È chiaro quindi che non potrebbe certo essere la “mente” artificiale a poter offrire contributi utili all’indagine sulla natura del pensiero umano. L’illusione degli ingegneri di studiare la mente, producendo un suo simulacro attraverso la macchina pensante, è, all’inizio del terzo millennio, miseramente fallita.
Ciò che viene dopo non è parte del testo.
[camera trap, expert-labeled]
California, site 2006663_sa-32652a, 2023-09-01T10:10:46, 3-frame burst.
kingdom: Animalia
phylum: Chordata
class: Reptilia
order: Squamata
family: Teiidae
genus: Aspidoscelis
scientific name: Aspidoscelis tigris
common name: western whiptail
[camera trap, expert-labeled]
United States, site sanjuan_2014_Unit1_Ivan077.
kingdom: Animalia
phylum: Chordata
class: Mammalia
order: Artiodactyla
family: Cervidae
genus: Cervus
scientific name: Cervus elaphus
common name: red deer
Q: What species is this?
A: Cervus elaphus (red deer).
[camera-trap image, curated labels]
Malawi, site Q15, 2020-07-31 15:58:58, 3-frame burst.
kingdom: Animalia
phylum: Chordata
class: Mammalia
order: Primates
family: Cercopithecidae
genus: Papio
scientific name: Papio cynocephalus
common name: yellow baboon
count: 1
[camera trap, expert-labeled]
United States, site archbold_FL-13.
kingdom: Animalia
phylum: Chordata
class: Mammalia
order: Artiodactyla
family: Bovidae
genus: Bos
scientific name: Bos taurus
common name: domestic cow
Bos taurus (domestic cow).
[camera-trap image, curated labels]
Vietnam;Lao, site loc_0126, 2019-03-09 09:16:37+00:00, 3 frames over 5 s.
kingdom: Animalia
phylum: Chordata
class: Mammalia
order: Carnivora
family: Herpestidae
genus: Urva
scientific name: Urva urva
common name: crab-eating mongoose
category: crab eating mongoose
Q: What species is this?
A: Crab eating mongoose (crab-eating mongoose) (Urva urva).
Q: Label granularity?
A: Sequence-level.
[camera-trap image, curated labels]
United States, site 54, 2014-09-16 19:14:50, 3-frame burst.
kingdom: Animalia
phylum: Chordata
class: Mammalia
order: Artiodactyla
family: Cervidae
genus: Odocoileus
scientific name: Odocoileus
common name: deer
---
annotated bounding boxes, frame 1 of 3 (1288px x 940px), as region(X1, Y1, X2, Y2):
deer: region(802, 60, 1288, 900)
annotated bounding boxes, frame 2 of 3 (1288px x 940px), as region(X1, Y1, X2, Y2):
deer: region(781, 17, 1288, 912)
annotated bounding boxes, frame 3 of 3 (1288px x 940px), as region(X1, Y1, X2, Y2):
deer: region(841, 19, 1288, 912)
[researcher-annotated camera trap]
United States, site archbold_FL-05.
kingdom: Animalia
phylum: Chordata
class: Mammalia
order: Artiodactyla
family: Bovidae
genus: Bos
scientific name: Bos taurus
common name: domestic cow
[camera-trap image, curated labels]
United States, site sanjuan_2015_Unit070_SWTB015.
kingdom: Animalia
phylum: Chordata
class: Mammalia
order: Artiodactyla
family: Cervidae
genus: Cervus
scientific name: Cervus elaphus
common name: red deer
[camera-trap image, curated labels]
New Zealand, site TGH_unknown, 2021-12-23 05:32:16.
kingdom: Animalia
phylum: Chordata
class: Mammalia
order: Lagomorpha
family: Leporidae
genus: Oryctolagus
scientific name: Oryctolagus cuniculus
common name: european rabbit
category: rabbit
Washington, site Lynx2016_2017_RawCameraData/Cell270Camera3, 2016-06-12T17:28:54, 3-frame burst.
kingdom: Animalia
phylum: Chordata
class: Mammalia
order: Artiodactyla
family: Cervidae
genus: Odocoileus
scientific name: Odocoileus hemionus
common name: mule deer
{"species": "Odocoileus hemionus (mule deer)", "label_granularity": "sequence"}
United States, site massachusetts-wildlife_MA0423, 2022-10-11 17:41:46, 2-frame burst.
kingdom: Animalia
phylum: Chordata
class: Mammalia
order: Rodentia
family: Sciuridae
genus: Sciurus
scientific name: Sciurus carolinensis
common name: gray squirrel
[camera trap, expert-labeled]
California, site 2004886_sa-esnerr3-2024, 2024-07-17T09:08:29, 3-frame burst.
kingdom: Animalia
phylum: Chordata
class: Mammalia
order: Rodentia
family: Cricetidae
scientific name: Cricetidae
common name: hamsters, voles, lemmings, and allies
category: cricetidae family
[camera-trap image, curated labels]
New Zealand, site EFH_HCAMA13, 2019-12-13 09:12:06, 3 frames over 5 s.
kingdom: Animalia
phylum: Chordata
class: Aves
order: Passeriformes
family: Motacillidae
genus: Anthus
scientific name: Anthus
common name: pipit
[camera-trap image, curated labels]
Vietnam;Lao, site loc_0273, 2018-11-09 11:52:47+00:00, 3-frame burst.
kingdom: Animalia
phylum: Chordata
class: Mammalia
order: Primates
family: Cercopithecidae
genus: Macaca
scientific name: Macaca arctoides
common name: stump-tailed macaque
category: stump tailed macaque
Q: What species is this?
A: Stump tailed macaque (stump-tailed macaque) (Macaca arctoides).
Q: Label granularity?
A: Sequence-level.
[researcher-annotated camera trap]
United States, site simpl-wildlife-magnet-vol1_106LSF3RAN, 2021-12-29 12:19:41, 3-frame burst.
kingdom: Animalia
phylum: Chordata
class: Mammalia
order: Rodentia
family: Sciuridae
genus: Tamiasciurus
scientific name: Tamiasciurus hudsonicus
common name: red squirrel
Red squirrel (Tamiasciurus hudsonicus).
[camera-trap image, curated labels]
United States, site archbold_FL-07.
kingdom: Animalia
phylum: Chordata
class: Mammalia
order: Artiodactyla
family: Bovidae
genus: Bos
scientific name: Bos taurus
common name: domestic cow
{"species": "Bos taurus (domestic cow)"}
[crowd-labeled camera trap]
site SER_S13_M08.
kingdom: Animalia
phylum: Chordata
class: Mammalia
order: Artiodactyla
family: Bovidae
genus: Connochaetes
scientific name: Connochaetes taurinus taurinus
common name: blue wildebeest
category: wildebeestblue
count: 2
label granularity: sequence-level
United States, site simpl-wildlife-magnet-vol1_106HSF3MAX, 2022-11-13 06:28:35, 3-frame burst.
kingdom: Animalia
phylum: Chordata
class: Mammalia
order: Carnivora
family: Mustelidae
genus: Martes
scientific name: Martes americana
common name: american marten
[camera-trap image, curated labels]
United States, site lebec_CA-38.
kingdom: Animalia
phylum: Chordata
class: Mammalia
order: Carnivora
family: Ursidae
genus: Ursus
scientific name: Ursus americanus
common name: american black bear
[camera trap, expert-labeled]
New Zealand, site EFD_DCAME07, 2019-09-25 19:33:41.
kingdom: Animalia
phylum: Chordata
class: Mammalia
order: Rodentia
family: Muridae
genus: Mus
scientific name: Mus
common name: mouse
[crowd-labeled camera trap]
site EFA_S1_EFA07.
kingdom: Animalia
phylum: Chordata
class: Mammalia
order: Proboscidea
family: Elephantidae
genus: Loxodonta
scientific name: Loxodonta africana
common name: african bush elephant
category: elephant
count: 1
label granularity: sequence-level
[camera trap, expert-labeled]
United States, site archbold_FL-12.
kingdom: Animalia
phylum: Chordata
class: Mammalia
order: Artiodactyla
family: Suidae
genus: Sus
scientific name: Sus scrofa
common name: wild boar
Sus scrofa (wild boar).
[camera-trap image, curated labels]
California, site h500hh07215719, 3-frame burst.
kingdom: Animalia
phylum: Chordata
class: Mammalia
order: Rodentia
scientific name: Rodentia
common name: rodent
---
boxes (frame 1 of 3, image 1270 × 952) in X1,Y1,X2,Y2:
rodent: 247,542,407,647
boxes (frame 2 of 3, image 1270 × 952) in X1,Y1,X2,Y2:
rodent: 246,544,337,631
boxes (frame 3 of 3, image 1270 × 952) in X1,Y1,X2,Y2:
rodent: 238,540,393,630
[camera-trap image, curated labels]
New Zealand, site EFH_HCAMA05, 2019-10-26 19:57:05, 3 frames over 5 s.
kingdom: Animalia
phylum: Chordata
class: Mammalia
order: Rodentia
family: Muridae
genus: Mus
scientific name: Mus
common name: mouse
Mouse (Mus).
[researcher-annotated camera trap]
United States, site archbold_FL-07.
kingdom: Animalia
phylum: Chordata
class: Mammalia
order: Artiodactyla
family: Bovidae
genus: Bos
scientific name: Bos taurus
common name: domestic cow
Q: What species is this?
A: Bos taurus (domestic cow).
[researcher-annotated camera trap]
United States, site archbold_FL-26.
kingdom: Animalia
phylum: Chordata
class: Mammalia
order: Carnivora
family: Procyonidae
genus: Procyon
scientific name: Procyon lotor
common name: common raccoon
Resta invece aperta la diuturna ricerca, che inquisisce gli isomorfismi tra mente umana, mondo fisico comunemente percepibile, e metafisica, a caccia di stupefacenti sistemi, la cui ipotesi disperde in una miriade di nuovi indizi altrettanti insospettabili segreti, ogniqualvolta emerga una pur minima evidenza.
Resta preziosa la traccia perenne della grande arte la quale, dotata del potere di sublimare la tragedia, quanto di esprimere il divino ineffabile, sperimenta ogni stato mentale, rilevandone la fenomenologia somatica, quanto l’intima coesione teoretica o metafisica.
Note
(1) – religioni apofatiche: si basano su atteggiamenti teologici tipici dell’Oriente che procedono per negazioni, e che si contrappongono a quelle “catafatiche” che si manifestano mediante predicazioni affermative.
(2) – serendipità: è la contingenza in cui si trova in modo inatteso (anche se talora non del tutto fortuito) ciò che non si sta cercando, e che può rivelarsi anche molto più importante degli obiettivi originari della ricerca scientifica in atto.